**PROVIDED TEXT:**
--------------------------------------------------
Though horns, piano and massed strings can occasionally be rendered as just a bit too forward, for the most part, midrange timbre is excellent. Vocals are rich and full, with that hint of body that makes vinyl so irresistible. The aggressiveness shows up occasionally in the upper midrange, for example on "The Thrill Is Gone" from Patricia Barber’s Café Blue [Premonition Records 737], where it manifests itself as a slight hardness to the piano.

While the top two octaves are executed just a bit on the whitish side of natural, they are detailed and well focused. This is clearly demonstrated on "Wouldn’t Want To Be Like You" from the previously mentioned I, Robot UHQR. One very welcomed attribute that became apparent after repeated comparisons of the same recording on both CD and vinyl was that the space of the recording was consistently accomplished in a more lifelike manner with the little MMF-5, if the recording was up to it. The size of the venue comes through quite nicely, though there is occasionally some reduction in soundstage size, most notably the depth.
--------------------------------------------------
**PARTS OF THE EXERCISE:**
1/ According to the review, on which track does the upper-midrange aggressiveness show up as a slight hardness to the piano?
2/ Please write out the part of the review starting with "While the top" and going on through "notably the depth.".
The items that come next are from another source.

Dataset rows:
--------------------------------------------------
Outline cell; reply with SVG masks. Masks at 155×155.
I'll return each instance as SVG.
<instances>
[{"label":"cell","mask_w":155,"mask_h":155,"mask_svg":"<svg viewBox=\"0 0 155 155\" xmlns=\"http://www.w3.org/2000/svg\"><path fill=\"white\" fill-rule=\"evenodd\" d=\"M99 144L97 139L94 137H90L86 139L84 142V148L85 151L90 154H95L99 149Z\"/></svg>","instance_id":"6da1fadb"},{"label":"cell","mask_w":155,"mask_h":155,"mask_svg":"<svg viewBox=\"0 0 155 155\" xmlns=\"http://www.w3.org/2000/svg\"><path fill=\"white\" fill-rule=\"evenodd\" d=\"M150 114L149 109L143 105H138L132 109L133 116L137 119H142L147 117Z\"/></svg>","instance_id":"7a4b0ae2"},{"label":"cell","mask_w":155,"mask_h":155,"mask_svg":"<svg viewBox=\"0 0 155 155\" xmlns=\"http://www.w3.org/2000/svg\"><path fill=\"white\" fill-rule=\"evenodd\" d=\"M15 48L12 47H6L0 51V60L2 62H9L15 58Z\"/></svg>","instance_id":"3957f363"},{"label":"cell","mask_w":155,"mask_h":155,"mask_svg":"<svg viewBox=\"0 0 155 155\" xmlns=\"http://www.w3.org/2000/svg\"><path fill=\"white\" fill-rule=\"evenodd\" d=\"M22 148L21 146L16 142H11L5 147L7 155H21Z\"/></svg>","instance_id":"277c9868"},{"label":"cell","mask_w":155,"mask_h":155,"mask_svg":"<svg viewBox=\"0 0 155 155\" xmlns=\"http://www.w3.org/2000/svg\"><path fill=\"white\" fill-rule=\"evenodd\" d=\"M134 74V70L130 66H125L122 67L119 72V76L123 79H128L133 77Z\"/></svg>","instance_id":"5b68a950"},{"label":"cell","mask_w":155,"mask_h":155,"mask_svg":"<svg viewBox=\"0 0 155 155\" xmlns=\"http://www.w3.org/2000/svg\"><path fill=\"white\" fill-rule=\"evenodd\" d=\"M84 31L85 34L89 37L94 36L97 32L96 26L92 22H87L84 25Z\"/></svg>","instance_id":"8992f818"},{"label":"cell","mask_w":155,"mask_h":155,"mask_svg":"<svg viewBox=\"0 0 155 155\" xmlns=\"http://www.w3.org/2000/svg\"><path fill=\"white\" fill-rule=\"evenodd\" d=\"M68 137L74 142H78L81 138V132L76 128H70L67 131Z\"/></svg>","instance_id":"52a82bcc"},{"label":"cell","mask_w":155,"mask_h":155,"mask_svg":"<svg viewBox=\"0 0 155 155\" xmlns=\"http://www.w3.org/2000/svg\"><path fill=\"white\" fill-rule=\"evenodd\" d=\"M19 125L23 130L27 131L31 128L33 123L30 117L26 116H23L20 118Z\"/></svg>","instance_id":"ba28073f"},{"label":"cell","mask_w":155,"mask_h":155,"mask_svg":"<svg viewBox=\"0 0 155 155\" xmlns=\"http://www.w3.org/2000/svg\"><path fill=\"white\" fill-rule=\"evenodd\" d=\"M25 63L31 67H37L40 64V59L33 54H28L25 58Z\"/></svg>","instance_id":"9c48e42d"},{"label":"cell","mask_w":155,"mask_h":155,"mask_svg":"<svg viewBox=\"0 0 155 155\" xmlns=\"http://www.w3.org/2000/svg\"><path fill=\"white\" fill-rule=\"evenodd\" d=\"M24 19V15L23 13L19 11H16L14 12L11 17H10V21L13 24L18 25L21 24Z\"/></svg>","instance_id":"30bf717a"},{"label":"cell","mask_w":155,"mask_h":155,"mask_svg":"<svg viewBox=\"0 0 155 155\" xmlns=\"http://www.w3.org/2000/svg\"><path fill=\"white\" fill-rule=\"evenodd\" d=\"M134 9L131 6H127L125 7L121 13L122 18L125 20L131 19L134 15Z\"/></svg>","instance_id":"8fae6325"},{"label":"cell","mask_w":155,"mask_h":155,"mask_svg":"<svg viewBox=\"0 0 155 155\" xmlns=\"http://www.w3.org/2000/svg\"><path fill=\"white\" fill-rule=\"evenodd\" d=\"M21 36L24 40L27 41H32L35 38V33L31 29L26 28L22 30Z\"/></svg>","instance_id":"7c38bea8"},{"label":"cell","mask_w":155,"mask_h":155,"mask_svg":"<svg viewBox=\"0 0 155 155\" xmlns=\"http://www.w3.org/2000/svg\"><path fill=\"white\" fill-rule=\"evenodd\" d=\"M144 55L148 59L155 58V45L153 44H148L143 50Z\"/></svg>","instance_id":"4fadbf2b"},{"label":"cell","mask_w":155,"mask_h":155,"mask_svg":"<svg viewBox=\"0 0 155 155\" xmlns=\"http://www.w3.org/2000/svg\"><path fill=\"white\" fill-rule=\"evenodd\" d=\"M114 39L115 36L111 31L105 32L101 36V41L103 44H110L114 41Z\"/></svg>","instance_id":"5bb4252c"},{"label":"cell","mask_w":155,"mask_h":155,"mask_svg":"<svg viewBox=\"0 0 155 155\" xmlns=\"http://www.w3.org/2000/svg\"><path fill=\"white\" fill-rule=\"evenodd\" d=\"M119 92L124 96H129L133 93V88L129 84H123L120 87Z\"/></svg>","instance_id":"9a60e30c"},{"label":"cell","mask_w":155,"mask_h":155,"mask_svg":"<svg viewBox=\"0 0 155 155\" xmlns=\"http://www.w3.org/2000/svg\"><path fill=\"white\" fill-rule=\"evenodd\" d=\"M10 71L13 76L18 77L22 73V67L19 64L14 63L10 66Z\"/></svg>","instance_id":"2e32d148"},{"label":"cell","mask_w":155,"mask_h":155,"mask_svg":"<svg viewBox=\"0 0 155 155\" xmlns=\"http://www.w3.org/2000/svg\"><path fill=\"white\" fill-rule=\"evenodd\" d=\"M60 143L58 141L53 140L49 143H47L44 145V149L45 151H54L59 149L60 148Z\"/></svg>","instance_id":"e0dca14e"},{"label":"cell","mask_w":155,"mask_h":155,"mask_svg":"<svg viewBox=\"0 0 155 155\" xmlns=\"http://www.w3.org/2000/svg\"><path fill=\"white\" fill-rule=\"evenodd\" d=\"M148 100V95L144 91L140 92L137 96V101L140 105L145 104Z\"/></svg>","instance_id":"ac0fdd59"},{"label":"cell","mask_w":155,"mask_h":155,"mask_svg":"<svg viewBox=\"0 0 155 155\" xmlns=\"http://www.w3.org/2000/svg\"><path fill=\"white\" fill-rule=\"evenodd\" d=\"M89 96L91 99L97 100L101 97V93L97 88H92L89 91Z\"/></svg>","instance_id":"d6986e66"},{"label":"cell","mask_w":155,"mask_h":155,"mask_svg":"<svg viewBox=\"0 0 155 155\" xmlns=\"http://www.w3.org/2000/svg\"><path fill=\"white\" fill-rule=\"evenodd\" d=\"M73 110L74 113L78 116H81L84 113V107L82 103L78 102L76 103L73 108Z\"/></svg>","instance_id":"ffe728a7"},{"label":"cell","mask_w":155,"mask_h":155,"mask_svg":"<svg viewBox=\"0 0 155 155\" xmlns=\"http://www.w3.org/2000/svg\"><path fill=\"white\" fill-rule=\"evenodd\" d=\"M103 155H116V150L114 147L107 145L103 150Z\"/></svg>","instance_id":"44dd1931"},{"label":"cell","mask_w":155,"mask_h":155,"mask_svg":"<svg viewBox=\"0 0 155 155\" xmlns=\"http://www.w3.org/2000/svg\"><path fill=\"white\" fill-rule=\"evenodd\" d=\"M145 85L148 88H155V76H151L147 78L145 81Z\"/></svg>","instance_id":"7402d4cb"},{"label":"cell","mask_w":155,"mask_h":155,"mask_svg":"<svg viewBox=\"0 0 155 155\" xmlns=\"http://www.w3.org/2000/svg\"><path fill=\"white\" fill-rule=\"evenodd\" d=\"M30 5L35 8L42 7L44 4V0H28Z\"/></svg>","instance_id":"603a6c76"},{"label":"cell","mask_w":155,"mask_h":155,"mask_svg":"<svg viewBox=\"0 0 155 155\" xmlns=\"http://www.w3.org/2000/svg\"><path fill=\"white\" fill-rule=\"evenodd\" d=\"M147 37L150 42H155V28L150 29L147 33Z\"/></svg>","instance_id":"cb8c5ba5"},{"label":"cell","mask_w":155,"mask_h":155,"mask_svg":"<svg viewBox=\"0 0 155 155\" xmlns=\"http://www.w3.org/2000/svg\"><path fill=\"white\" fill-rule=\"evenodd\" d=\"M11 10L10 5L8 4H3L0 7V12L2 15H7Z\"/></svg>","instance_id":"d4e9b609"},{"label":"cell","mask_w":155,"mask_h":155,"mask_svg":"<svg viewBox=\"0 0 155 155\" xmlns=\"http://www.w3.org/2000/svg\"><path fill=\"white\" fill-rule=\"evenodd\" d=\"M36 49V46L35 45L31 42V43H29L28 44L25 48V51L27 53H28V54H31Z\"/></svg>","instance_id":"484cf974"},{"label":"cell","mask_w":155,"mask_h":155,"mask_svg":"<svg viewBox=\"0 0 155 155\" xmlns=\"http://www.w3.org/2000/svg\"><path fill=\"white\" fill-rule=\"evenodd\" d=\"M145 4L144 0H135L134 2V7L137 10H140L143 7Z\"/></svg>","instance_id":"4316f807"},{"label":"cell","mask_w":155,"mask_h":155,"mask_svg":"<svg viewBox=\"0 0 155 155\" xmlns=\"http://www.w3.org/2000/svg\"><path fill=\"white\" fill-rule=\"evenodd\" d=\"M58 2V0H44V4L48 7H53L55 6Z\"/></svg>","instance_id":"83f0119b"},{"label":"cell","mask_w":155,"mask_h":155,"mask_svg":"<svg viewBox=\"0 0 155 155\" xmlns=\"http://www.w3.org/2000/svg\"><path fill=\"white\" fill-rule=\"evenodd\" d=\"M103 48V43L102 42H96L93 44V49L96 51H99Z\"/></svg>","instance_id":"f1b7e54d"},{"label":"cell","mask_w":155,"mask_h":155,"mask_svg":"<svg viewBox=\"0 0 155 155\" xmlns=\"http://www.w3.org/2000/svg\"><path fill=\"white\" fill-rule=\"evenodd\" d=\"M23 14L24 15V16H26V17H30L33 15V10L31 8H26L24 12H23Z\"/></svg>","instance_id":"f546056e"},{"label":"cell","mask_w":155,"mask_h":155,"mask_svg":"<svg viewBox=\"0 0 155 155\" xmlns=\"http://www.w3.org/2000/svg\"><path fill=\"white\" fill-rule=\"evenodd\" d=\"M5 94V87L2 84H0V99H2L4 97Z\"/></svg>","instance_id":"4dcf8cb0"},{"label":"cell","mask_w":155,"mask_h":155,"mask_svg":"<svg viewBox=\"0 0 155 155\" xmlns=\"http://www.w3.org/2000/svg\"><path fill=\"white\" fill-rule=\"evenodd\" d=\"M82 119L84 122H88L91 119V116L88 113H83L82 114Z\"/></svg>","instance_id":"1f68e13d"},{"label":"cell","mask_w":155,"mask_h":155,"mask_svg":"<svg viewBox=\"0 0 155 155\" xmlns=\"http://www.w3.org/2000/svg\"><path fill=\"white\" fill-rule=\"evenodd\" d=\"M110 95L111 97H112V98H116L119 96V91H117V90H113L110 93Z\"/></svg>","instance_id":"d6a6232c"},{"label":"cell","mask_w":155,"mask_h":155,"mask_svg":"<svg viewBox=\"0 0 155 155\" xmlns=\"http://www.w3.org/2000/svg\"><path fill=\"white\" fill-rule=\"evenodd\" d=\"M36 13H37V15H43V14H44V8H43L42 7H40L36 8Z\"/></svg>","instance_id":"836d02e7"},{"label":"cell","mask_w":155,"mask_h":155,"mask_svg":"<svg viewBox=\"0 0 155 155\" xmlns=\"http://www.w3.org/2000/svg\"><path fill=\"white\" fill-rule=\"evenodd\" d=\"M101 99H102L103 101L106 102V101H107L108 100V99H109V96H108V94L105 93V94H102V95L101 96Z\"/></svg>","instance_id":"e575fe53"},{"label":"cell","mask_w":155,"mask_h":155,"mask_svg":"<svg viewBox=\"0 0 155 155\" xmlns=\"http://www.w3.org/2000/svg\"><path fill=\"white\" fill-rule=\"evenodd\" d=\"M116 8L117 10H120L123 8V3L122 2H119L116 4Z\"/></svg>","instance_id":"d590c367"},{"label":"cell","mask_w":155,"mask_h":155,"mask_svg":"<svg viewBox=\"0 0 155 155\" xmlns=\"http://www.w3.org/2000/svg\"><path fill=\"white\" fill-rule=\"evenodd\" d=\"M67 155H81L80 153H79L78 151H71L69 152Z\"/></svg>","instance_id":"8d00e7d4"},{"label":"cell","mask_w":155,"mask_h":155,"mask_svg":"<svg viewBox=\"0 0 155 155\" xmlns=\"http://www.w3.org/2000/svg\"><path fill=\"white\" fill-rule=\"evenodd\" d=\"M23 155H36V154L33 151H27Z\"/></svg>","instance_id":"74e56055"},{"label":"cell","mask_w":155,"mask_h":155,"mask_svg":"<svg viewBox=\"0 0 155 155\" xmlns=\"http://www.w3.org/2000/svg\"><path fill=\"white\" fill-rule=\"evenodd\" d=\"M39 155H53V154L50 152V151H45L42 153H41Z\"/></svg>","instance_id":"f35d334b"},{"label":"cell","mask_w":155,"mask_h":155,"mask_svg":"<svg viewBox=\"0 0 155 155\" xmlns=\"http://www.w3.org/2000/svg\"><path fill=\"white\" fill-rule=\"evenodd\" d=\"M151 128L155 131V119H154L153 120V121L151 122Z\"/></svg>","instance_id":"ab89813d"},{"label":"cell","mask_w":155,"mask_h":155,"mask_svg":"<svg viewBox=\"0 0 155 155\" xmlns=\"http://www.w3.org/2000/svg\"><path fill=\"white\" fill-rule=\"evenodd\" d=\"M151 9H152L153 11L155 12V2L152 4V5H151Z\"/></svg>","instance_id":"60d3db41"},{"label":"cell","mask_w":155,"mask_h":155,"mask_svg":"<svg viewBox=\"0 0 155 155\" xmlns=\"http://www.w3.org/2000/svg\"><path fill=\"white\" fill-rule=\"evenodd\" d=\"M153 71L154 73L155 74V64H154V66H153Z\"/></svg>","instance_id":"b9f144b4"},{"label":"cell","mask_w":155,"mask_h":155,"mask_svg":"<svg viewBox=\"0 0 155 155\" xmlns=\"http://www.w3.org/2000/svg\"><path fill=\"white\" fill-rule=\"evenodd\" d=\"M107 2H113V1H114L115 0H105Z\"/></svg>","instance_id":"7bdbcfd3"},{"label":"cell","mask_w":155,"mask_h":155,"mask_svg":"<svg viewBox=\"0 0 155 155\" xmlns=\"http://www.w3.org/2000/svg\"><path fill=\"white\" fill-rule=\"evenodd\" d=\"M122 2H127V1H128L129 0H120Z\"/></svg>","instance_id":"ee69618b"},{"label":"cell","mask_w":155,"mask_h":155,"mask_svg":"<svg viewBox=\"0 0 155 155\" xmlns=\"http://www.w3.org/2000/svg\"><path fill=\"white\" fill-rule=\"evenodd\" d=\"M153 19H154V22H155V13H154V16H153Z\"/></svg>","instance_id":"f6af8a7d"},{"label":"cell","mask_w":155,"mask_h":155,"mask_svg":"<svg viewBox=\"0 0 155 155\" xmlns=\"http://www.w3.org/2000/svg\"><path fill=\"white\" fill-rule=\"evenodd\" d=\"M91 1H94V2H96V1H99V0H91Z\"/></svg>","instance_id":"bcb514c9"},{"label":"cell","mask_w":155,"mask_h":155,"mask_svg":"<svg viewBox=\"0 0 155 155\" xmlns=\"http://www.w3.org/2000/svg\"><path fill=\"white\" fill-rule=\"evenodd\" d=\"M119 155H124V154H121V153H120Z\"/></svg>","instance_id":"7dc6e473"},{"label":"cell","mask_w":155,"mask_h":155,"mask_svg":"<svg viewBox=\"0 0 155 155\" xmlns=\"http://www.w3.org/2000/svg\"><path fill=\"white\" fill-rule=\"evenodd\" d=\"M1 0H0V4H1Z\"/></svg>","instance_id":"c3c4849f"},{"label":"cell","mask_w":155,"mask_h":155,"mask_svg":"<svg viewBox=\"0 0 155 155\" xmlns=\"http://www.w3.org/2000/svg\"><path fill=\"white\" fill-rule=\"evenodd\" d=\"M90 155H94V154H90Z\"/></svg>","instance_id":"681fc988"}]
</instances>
--------------------------------------------------
**RESPONSE LIST:**
1/ "The Thrill Is Gone" from Patricia Barber's Café Blue.

2/
While the top two octaves are executed just a bit on the whitish side of natural, they are detailed and well focused. This is clearly demonstrated on "Wouldn’t Want To Be Like You" from the previously mentioned I, Robot UHQR. One very welcomed attribute that became apparent after repeated comparisons of the same recording on both CD and vinyl was that the space of the recording was consistently accomplished in a more lifelike manner with the little MMF-5, if the recording was up to it. The size of the venue comes through quite nicely, though there is occasionally some reduction in soundstage size, most notably the depth.